**Your assignment:** Copy exactly, please, the lines of the data from its start through the line containing "common name: mouse species".

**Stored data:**
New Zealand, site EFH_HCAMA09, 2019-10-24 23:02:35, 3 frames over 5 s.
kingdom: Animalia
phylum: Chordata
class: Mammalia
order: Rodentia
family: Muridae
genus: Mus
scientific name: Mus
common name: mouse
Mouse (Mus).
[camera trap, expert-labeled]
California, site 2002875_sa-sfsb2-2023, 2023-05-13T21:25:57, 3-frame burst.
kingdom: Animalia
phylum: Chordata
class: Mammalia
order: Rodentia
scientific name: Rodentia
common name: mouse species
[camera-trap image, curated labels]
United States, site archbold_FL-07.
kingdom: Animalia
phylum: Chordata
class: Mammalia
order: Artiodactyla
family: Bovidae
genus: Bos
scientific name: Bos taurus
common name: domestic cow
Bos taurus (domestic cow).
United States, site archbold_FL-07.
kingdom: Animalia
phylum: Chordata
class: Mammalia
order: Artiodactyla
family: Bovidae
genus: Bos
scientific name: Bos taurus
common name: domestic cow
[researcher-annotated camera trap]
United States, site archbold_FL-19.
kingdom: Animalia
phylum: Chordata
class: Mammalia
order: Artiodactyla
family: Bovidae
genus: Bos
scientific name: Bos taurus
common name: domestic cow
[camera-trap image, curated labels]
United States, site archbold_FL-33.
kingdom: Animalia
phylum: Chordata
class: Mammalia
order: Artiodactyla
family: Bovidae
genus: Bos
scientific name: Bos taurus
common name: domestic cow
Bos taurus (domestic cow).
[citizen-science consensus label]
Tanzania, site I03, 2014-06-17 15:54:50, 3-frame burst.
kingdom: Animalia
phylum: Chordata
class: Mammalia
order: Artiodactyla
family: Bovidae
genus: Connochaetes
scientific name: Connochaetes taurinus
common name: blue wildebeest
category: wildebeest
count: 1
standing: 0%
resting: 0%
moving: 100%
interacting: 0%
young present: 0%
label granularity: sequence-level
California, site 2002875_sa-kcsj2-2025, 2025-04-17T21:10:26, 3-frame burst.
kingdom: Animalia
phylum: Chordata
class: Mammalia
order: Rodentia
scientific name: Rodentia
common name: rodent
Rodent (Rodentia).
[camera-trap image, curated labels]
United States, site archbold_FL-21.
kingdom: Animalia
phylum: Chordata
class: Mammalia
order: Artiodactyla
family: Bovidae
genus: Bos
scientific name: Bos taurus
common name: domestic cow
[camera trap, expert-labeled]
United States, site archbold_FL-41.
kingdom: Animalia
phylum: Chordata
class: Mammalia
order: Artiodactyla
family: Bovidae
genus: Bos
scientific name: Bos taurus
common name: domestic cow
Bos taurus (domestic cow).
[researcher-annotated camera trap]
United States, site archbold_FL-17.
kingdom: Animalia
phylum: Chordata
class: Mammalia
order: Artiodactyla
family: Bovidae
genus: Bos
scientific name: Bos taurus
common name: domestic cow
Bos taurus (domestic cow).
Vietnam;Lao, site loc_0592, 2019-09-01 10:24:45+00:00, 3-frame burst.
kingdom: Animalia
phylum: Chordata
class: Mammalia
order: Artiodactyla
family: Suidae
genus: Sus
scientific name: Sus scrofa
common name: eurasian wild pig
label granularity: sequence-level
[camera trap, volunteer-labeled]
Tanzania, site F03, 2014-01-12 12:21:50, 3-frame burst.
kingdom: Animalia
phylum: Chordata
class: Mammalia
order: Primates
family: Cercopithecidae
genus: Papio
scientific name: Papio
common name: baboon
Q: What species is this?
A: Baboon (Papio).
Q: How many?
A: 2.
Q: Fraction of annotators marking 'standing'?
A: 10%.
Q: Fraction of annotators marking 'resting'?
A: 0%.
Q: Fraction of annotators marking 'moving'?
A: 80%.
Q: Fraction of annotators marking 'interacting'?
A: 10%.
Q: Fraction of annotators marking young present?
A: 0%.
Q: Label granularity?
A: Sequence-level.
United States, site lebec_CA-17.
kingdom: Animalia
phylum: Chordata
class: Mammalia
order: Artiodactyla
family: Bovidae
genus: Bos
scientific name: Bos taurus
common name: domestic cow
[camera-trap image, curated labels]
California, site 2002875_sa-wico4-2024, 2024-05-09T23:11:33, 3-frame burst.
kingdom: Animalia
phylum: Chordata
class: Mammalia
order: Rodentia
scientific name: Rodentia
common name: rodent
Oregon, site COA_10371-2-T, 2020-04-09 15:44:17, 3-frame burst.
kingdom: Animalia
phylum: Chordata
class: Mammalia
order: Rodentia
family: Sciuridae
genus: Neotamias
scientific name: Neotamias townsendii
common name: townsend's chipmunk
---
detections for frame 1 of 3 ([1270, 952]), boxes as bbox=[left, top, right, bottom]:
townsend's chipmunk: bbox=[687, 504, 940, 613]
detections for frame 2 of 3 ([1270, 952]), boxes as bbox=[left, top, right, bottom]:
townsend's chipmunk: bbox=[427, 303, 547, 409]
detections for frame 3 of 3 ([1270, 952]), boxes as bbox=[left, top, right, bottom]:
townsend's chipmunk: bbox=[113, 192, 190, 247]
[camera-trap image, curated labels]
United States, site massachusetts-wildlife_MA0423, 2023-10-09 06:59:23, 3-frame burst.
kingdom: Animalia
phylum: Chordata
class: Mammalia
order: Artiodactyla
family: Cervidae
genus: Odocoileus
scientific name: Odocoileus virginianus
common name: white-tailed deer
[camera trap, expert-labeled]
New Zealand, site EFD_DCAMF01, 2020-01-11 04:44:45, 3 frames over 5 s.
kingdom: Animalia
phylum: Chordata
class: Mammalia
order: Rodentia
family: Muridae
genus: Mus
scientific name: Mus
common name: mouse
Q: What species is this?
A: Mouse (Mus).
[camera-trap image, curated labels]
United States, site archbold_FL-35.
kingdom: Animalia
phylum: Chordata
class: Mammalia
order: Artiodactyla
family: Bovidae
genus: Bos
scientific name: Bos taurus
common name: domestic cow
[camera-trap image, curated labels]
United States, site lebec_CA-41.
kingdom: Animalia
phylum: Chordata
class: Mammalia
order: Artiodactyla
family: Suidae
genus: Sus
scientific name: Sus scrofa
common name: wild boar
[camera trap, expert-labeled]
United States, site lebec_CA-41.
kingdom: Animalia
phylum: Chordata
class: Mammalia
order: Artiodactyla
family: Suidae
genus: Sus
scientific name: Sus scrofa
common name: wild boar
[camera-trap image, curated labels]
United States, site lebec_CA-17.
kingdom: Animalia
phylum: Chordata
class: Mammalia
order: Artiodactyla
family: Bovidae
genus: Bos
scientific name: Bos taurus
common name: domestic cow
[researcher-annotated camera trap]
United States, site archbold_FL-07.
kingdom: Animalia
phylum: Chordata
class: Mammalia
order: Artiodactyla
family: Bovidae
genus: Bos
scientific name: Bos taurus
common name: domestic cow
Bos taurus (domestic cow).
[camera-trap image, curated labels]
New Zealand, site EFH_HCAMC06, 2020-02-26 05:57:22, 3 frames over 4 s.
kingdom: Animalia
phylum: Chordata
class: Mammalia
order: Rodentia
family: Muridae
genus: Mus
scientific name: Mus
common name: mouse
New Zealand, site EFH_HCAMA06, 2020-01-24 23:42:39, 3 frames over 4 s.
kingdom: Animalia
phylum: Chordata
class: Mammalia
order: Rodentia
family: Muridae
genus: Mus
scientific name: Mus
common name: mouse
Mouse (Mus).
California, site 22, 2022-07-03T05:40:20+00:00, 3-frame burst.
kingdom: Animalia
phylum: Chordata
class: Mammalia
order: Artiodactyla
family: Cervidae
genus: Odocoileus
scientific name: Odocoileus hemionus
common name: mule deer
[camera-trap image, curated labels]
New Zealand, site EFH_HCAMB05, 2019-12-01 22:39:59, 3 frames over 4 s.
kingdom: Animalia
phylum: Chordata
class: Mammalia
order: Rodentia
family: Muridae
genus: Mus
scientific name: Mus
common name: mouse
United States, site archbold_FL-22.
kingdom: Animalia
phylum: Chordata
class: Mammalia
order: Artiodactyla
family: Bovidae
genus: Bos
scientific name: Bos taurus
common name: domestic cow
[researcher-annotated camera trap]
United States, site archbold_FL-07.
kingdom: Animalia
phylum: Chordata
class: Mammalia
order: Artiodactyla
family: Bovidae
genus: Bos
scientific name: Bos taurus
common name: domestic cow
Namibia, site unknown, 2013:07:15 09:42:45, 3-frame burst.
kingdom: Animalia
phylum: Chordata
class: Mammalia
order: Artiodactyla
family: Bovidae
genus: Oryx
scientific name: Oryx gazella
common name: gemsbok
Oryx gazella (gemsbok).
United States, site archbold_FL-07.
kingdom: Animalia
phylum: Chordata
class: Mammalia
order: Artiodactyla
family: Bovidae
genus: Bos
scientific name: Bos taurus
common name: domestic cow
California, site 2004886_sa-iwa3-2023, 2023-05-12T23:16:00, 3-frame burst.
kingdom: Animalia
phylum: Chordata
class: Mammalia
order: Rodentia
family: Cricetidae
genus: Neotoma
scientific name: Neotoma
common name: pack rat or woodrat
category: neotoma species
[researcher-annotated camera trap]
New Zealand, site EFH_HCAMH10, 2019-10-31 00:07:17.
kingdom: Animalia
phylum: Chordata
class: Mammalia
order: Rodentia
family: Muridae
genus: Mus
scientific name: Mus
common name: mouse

**Your response:**
New Zealand, site EFH_HCAMA09, 2019-10-24 23:02:35, 3 frames over 5 s.
kingdom: Animalia
phylum: Chordata
class: Mammalia
order: Rodentia
family: Muridae
genus: Mus
scientific name: Mus
common name: mouse
Mouse (Mus).
[camera trap, expert-labeled]
California, site 2002875_sa-sfsb2-2023, 2023-05-13T21:25:57, 3-frame burst.
kingdom: Animalia
phylum: Chordata
class: Mammalia
order: Rodentia
scientific name: Rodentia
common name: mouse species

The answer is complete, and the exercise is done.